You can choose to have taxes withheld from your dividends. These amounts should appear in box 4.

Reports on Form 1040

Report dividend income on your 2021 tax return in the following places:

  • ordinary dividends are reported on line 3b of your Form 1040.
  • Qualified Dividends are reported on Line 3a of your Form 1040.

You can use the Qualified Dividends and Capital Gains Tax Worksheet found in the Form 1040 instructions to figure the tax on qualified dividends at preferred tax rates.

Non-dividend distributions may reduce your cost basis in the stock by the amount of the distribution.

These lines and entries refer to the 2021 tax return that you will file in 2022.

You must report dividend income on your tax return even if you don’t receive a Form 1099-DIV for some reason. Dividends are taxable regardless. They should be reported even if you reinvest them, buying more shares.

Using Schedule B

Schedule B is a supplemental tax form used to list interest and dividend income from multiple sources. Use of Schedule B is required if you have more than $1,500 in interest and/or dividend income.

Part I details the taxable interest earned. Part II deals with ordinary dividends.

It may be helpful to use the form to count your interest and dividends to report on Form 1040, even if you are not required to file the form with your tax return.

The additional Medicare surcharge

Dividend income may also trigger Additional Medicare Tax. This tax is effective from tax year 2013. It is in addition to any income tax you may pay on your dividends.
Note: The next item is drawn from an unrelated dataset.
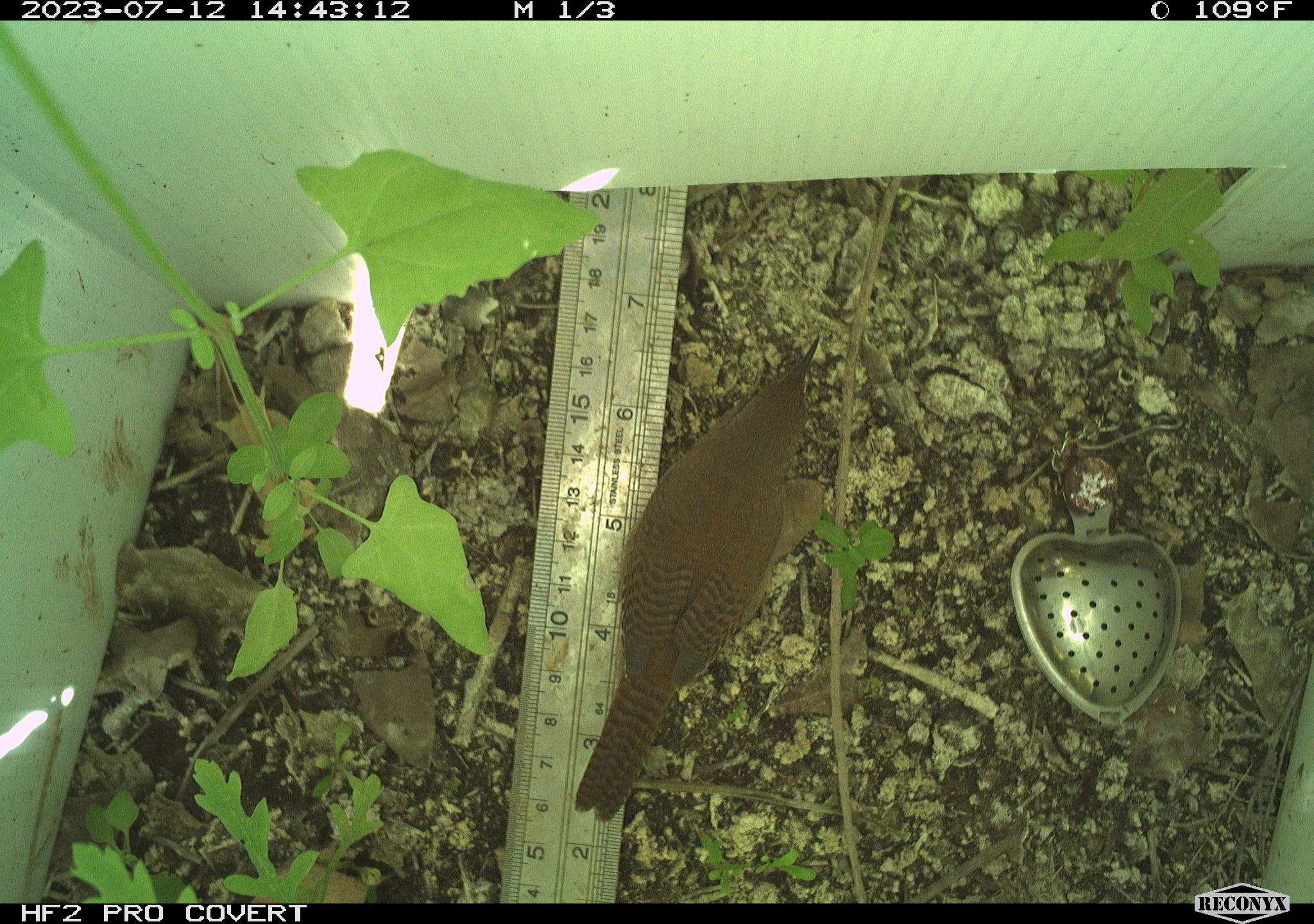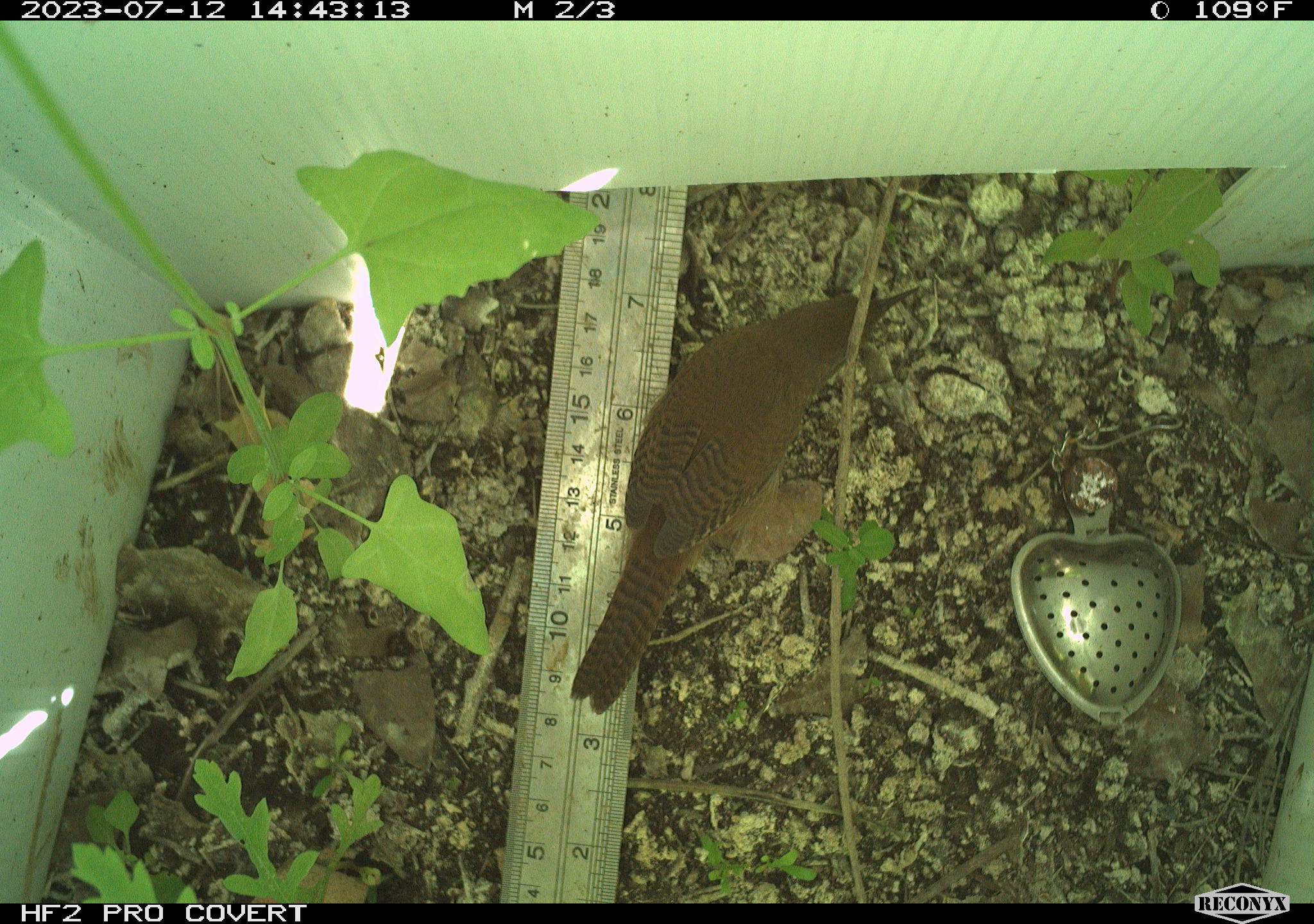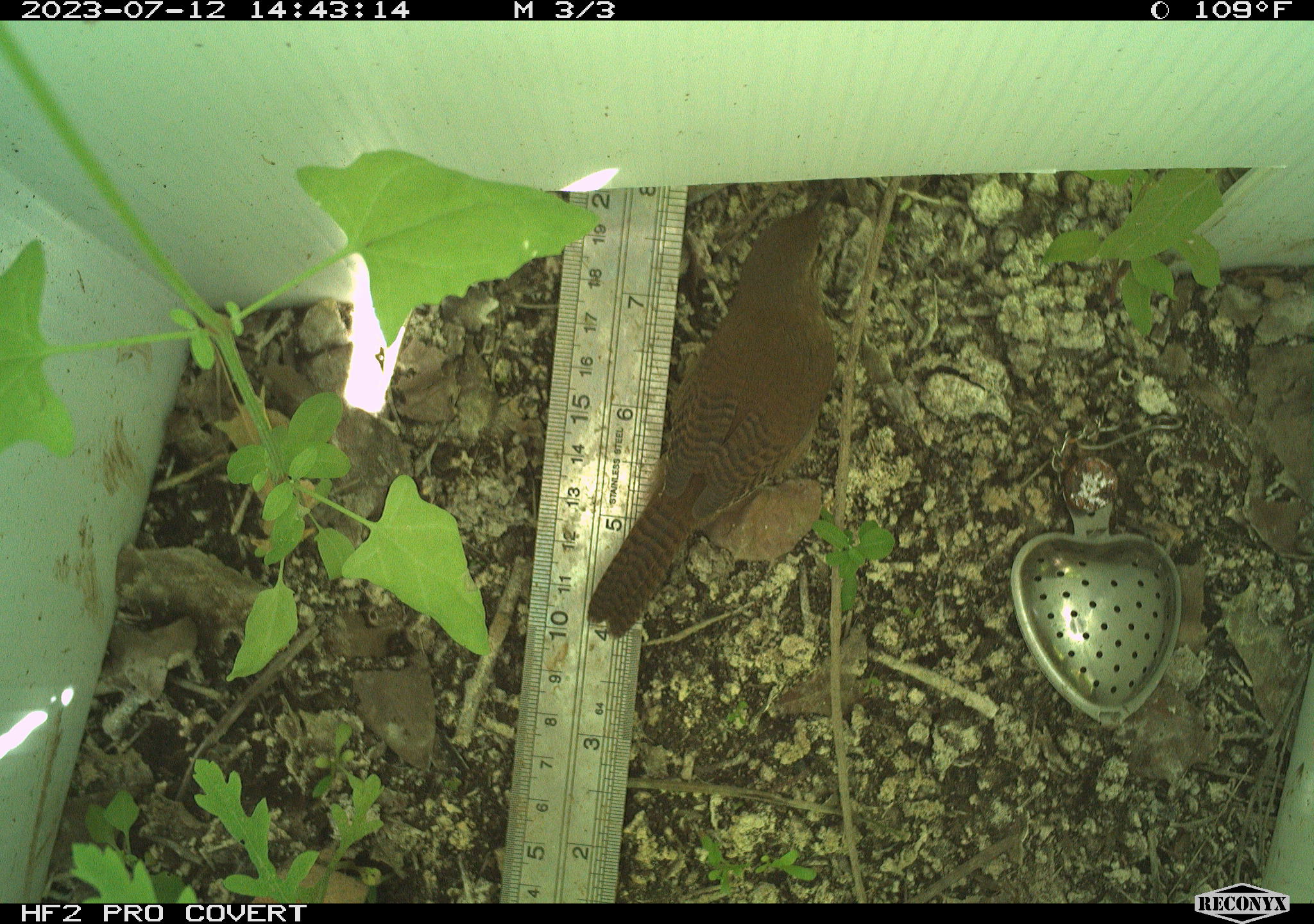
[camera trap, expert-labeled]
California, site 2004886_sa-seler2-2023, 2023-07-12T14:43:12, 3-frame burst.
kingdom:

You must pay 0.9% of your net investment income for this Medicare tax if you are married filing jointly and your modified adjusted gross income (MAGI) is $250,000 or more. You must pay it if you are married filing separately and your MAGI is more than $125,000. The income threshold for all other taxpayers is $200,000.

Tax on Net Investment Income

The Net Investment Income Tax is 3.8% more abundant. It kicks in at the income thresholds of your net investment income, or at the same limits of $250,000/$125,000/$200,000 as the Additional Medicare Tax, whichever is lower.
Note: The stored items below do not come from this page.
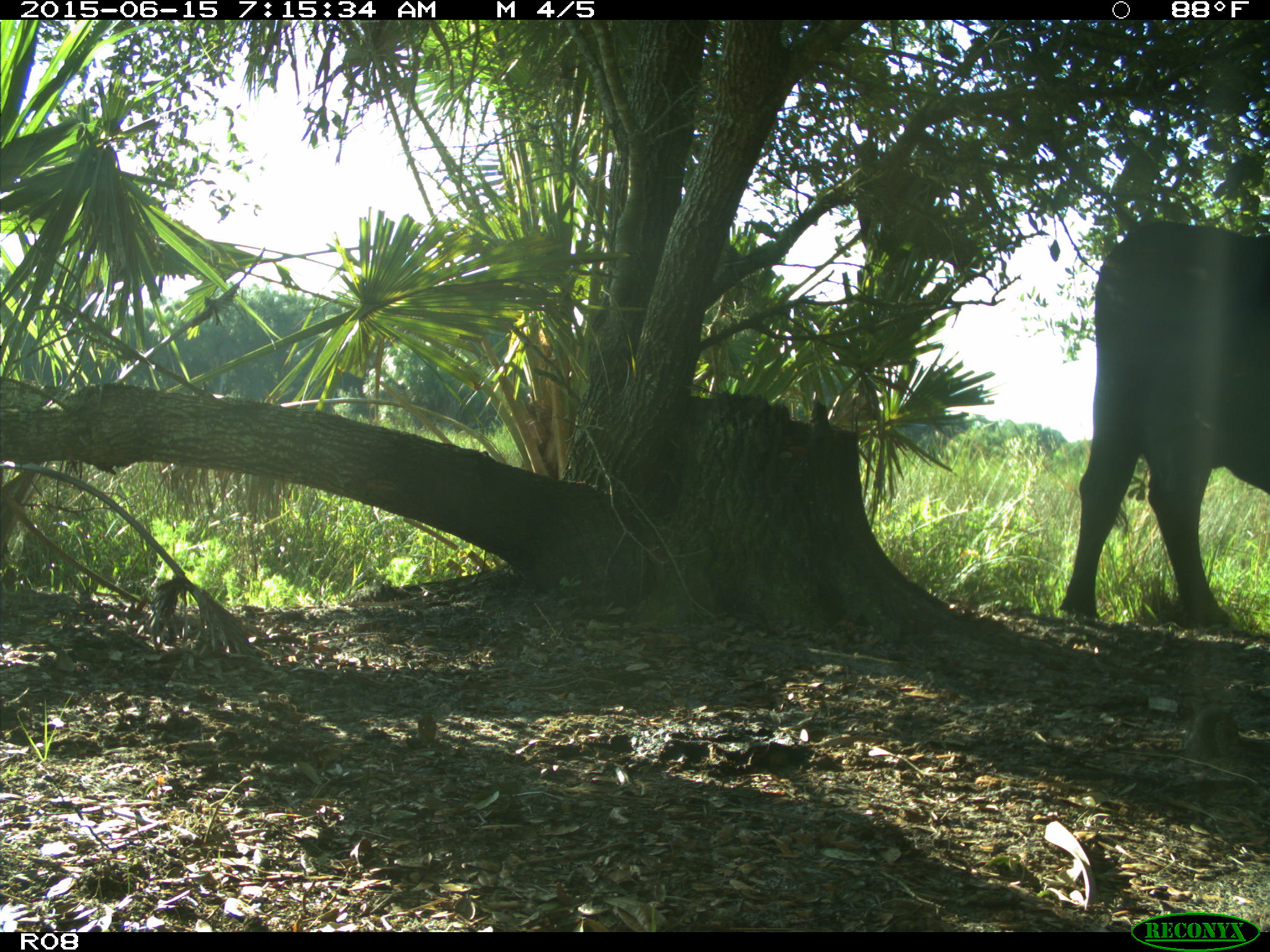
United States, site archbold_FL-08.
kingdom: Animalia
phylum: Chordata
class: Mammalia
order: Artiodactyla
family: Bovidae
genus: Bos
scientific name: Bos taurus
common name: domestic cow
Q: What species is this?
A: Bos taurus (domestic cow).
All taxable dividends are investment income, even if they are subject to ordinary rates.

Tax laws change periodically. You should always consult with a tax professional for the most up-to-date advice. The information contained in this article is not intended as tax advice. It is not a substitute for tax advice.

Frequently asked questions (FAQ)

How do states tax dividends?

Most states tax dividends as regular income, so you’ll pay the same rate on dividends as you pay the rest of your income. New Hampshire taxes all dividends at 5%, regardless of income level. But this tax is being eliminated. It should be completely revoked as of January 1, 2027.

How often are dividends paid?

Aside from real estate investment trusts (REITs), most companies have a lot of latitude in how often they pay dividends, when they choose to do so, and how much that payment will be. Many companies that offer dividends do so quarterly. But this is not a requirement. They can change their plans at any time until the dividend is announced.

What are Section 199a dividends?

Section 199a deductions were introduced by the Tax Cuts and Jobs Act which took effect in 2018. The TCJA allows individual taxpayers to deduct up to 20% of qualified dividends from domestic REITs and partnership income public.